We're launching SchoolTool 2.0 tomorrow, so I don't have time for the long post, but it would also help to clear my mind on the issue before the "workday" starts. So, briefly...
Both Dana and Alexander spend some time subdividing the 1%, pointing out than many are in fields other than banking (e.g., tech) and/or are Democrats. This is entirely beside the point. The slogan is "We are the 99%," not "We are the Democrats" or "We are not bankers." Democrats are not valuable friends of public education anymore.
Contemporary school reform is a wholly-owned subsidiary of the 1%. If the 30 richest people in the country and their money were raptured tomorrow, it would have a devastating effect on the school reform enterprise.
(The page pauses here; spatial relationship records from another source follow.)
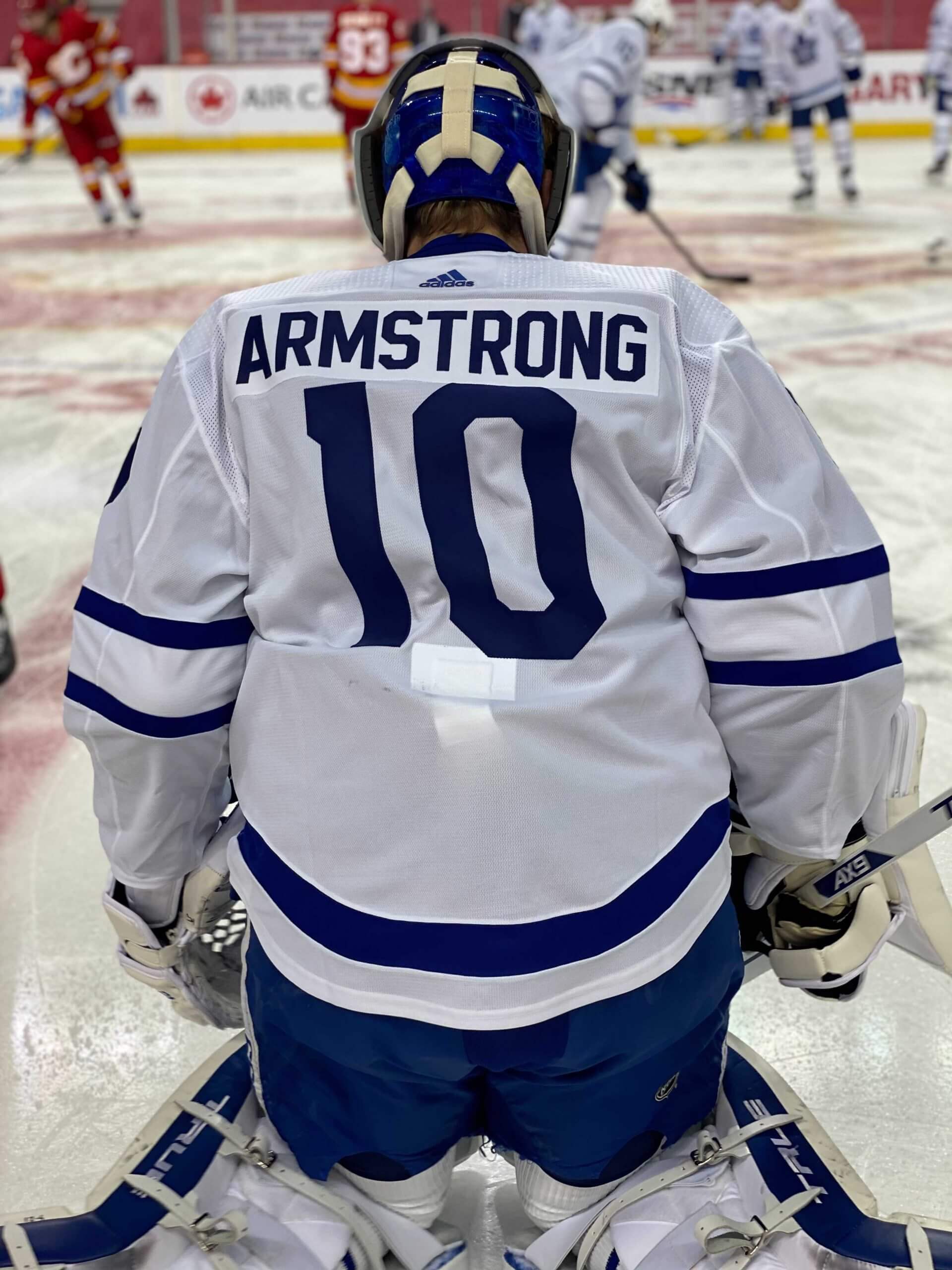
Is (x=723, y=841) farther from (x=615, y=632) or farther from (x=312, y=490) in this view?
(x=312, y=490)

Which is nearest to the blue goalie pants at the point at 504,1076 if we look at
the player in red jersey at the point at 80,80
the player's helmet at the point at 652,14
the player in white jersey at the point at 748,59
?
the player's helmet at the point at 652,14

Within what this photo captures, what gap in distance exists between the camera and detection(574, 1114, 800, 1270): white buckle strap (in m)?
1.07

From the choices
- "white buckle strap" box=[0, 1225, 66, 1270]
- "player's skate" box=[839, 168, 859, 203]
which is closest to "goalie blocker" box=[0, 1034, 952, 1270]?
"white buckle strap" box=[0, 1225, 66, 1270]

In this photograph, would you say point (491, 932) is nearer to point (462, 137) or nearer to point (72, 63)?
point (462, 137)

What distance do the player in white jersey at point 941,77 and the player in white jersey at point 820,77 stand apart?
74cm

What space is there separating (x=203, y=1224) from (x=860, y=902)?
0.62 meters

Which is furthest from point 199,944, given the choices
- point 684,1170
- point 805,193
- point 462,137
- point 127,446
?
point 805,193

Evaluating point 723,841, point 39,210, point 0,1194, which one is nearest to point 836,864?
point 723,841

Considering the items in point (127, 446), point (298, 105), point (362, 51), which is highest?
point (362, 51)

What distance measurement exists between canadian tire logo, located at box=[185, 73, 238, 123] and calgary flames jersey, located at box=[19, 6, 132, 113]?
5.03m

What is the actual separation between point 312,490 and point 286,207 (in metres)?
7.97

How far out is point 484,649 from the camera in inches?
38.4

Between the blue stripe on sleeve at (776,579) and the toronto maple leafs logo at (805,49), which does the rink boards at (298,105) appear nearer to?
the toronto maple leafs logo at (805,49)

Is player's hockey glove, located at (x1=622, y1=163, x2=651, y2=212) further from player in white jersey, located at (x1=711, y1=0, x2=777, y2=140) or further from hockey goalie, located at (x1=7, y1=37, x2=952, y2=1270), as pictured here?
player in white jersey, located at (x1=711, y1=0, x2=777, y2=140)
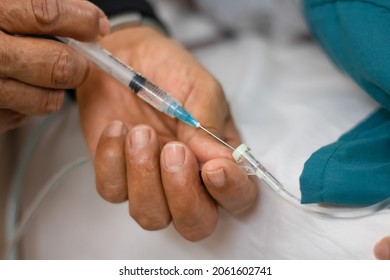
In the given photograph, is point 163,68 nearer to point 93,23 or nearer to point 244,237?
point 93,23

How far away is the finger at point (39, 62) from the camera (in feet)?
1.95

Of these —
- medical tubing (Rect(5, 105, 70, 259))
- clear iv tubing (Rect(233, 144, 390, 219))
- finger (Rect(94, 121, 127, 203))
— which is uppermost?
clear iv tubing (Rect(233, 144, 390, 219))

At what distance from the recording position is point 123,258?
0.68 metres

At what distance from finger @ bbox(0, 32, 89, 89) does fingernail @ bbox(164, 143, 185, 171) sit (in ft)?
0.63

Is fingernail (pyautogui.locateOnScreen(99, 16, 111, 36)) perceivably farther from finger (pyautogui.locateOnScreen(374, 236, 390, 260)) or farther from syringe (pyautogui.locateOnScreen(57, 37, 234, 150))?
finger (pyautogui.locateOnScreen(374, 236, 390, 260))

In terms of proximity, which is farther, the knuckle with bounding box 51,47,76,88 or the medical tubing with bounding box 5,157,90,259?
the medical tubing with bounding box 5,157,90,259

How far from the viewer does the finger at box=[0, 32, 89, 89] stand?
596 mm

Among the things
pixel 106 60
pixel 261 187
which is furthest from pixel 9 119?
pixel 261 187

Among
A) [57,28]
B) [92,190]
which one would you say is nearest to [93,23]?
[57,28]

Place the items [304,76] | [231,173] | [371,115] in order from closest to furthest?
[231,173]
[371,115]
[304,76]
Everyone working in school reform is not in the 1%, but they are probably funded by the 1%, or working for public money that is being actively leveraged (a word reformers like to use in this context) by the 1%. Everyone who works at Bank of America isn't rich, but it doesn't mean you can't criticize Bank of America. Same for KIPP.
Alexander writes:
...reform opponents need to make sure not to discredit themselves by trying to turn Democratic-funded philanthropies and well-intended nonprofit CMOs into Wall Street or heartless corporations...
I think the inverse is even more true: reformers have to make sure to not discredit themselves through tacit or explicit opposition to the Occupy movement, because we may indeed be in the beginning of a profound crisis of legitimacy in American institutions, and education is very much a part of that process (e.g., UC Davis last weekend).